BarclayII · October 5, 2021, 12:11pm

It should be possible, but unfortunately we don’t have TF2 counterparts for NodeDataLoader and EdgeDataLoader because we are not quite familiar with how custom minibatching works in TF2. If you could give us a reference of how TF2 custom minibatching works then we can figure out how to do minibatch GNN training together.

Eng2019 · October 6, 2021, 11:18am

Hello!
On TF2 we can use a class called tf.data.Dataset to wrap our data and yield numpy iterator using a method called as_numpy_iterator (the examples are on the same page in the documentation).
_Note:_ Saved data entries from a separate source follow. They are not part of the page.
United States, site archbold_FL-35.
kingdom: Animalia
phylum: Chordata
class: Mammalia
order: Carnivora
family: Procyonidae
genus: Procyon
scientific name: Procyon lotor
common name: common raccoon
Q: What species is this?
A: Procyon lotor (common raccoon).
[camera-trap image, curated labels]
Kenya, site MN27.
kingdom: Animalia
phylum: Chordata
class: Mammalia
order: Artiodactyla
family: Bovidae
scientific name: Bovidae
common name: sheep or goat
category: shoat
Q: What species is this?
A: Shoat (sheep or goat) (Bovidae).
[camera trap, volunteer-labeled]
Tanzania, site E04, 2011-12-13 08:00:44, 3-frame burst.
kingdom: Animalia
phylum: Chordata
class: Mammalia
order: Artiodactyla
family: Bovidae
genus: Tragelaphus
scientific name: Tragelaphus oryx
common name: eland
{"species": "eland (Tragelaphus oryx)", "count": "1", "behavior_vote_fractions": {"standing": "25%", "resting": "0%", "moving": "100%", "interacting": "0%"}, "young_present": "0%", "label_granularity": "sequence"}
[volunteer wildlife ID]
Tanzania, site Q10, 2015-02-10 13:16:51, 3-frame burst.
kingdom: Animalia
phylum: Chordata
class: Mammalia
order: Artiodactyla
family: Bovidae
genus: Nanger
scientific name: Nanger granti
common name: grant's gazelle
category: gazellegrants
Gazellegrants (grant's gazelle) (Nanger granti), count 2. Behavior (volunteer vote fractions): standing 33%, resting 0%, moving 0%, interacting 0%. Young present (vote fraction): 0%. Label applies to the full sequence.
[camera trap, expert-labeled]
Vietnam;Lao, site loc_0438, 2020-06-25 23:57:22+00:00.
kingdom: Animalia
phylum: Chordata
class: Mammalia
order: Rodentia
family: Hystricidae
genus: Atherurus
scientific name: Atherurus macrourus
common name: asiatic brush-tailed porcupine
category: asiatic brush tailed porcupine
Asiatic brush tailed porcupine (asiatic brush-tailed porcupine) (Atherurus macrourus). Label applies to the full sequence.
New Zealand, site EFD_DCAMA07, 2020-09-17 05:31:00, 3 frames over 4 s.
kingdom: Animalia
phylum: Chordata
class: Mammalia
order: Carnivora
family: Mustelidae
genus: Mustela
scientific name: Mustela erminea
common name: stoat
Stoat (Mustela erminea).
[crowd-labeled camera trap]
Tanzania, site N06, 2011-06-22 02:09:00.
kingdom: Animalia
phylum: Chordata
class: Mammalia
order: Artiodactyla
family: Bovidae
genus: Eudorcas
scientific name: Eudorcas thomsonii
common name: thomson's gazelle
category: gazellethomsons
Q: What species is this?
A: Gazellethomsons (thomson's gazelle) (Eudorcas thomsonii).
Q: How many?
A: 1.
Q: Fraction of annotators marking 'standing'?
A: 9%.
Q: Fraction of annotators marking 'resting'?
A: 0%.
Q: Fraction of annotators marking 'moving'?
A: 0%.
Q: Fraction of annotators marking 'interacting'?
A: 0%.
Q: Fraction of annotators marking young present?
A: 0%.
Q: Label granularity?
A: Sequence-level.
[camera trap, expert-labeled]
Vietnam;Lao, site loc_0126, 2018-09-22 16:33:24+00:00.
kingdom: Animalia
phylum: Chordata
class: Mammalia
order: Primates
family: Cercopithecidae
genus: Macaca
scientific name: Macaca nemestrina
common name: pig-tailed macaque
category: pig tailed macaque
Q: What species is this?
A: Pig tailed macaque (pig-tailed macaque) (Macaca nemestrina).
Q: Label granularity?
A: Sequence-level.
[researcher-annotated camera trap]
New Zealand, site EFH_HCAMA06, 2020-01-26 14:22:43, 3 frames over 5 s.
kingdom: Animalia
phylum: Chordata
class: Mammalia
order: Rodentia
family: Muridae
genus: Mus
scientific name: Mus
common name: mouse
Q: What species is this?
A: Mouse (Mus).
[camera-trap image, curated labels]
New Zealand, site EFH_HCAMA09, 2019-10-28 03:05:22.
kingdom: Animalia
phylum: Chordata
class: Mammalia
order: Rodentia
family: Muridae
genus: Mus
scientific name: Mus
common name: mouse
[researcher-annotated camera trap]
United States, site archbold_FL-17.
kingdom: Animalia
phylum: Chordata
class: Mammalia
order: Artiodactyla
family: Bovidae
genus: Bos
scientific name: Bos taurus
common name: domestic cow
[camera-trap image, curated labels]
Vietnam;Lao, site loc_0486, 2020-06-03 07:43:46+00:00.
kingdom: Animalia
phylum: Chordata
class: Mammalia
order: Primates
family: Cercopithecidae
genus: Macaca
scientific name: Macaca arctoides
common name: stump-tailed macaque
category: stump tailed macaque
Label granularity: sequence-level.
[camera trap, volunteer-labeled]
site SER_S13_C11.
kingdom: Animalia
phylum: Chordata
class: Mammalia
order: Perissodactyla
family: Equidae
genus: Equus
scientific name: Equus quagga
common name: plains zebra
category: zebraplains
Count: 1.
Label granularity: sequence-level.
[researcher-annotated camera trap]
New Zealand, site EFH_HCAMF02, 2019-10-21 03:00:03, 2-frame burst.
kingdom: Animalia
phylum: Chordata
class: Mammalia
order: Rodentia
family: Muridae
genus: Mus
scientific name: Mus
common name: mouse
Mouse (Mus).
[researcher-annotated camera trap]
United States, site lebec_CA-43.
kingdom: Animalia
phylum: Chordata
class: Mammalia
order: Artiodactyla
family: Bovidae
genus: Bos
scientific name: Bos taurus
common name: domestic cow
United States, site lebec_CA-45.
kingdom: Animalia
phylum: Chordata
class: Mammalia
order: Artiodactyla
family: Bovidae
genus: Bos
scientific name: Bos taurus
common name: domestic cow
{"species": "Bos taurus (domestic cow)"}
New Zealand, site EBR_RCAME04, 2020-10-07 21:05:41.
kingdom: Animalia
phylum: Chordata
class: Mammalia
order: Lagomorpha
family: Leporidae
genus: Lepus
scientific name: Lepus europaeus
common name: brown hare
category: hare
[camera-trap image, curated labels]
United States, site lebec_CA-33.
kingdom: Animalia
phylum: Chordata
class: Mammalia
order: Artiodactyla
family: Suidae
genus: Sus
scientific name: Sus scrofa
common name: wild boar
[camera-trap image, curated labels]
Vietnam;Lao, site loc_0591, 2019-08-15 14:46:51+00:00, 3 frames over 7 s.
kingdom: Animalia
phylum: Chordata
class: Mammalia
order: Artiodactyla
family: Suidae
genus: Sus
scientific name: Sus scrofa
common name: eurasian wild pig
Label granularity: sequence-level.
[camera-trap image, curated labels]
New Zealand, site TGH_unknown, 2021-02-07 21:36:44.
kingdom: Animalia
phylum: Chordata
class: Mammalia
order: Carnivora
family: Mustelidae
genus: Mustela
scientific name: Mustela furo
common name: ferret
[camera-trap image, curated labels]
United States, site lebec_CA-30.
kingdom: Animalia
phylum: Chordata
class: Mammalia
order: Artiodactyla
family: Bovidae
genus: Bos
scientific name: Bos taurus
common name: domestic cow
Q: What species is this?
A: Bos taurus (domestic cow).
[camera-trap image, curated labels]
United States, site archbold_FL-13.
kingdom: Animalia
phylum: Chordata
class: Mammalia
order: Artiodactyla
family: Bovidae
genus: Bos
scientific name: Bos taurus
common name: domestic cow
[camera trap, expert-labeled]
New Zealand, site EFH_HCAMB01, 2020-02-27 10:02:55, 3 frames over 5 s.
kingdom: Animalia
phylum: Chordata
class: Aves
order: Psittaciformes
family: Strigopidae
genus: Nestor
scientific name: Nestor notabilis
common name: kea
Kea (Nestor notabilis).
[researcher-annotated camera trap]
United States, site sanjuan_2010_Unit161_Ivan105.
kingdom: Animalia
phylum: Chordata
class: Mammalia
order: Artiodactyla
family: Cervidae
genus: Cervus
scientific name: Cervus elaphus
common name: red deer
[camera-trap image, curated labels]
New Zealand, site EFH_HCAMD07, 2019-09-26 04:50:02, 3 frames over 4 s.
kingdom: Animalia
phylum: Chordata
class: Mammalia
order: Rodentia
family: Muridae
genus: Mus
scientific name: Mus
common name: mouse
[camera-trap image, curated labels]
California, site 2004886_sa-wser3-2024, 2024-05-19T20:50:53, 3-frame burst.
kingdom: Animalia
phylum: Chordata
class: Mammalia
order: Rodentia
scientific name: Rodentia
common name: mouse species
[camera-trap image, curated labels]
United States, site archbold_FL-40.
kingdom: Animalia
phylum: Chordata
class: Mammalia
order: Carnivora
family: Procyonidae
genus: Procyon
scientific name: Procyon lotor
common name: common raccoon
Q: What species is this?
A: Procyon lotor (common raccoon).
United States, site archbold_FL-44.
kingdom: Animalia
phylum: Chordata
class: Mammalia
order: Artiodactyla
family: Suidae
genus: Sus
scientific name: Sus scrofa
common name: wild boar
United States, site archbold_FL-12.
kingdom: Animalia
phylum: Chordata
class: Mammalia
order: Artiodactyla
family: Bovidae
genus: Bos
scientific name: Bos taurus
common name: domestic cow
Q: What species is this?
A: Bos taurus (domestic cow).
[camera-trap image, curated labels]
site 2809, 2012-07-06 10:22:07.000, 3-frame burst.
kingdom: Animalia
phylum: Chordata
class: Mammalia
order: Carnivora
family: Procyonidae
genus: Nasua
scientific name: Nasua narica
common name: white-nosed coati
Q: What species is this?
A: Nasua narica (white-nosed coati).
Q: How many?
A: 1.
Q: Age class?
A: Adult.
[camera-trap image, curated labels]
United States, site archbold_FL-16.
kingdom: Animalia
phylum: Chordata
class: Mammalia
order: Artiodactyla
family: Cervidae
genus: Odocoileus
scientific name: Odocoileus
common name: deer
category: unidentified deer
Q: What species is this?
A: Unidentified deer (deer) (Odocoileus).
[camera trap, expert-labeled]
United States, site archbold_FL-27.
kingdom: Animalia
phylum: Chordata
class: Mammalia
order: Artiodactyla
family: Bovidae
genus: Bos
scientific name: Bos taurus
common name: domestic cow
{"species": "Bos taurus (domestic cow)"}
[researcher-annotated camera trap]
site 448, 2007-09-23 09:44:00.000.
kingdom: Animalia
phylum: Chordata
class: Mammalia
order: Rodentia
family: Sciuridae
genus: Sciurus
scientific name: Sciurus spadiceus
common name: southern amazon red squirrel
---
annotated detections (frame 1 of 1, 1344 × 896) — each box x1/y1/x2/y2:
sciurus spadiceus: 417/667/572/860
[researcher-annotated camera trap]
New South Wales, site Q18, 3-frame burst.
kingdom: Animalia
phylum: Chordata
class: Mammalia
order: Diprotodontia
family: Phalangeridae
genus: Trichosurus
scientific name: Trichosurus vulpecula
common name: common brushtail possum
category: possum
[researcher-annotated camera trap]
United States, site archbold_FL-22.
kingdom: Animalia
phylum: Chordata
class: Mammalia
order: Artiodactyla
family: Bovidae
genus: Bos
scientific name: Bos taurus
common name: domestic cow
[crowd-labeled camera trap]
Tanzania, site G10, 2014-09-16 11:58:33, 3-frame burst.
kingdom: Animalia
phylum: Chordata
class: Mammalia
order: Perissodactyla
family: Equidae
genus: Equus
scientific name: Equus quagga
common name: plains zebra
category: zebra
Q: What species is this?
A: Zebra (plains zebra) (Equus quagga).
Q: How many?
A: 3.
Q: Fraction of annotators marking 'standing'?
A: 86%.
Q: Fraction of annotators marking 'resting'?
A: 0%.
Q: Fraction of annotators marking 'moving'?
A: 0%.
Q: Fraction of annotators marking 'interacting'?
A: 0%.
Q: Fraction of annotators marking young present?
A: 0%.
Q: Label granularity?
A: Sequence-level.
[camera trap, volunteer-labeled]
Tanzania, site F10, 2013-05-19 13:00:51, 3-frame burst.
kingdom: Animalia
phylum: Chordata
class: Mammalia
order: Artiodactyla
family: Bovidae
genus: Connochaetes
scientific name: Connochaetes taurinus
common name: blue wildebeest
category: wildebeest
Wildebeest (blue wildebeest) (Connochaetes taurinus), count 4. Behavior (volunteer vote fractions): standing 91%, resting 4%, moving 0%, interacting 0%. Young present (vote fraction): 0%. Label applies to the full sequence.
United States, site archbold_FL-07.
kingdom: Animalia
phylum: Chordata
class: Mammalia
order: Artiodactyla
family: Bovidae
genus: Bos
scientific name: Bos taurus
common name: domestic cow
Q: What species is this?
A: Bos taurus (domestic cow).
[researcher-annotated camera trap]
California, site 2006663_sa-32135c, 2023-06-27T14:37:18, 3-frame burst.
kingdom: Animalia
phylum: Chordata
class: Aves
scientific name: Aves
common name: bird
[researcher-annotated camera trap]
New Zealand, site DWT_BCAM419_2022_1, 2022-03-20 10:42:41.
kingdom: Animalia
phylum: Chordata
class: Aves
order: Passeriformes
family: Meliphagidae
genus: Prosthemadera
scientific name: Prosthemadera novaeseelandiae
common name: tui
Eng2019 · October 6, 2021, 11:29am

Also, regarding training with large graphs, can we construct the graph object in batches? My dataset contains multiple graphs and saved in TFRecord format. I will read it using above tf.data.Dataset class and yield NumPy iterator. The format of the TFRecords is that each row represents each graph. Each batch of iterator represents 1 row, or in other words, 1 graph. Since I guess we need to construct 1 DGLGraph object consisting of all graphs for train and another 1 DGLGraph object for test (with inductive learning setting), I guess I need to build the DGLGraph object in batches feeding in from the iterator. Does the problem explanation clear enough? Thanks a lot!

Rhett-Ying · October 8, 2021, 5:30am

dgl.batch — DGL 0.8 documentation could be used to batch graphs in DGL.

BarclayII · October 9, 2021, 3:11am

One question I have though is does as_numpy_iterator support yielding non-array elements? Because DGLGraphs are not numpy arrays or tensors; it’s more complicated than that.

Eng2019 · October 15, 2021, 12:30pm

What do you mean by non-array elements?

BarclayII · October 18, 2021, 6:08am

Like some object that is not numpy.ndarray, tensors, or stuff like that.

system · November 17, 2021, 6:09am

This topic was automatically closed 30 days after the last reply. New replies are no longer allowed.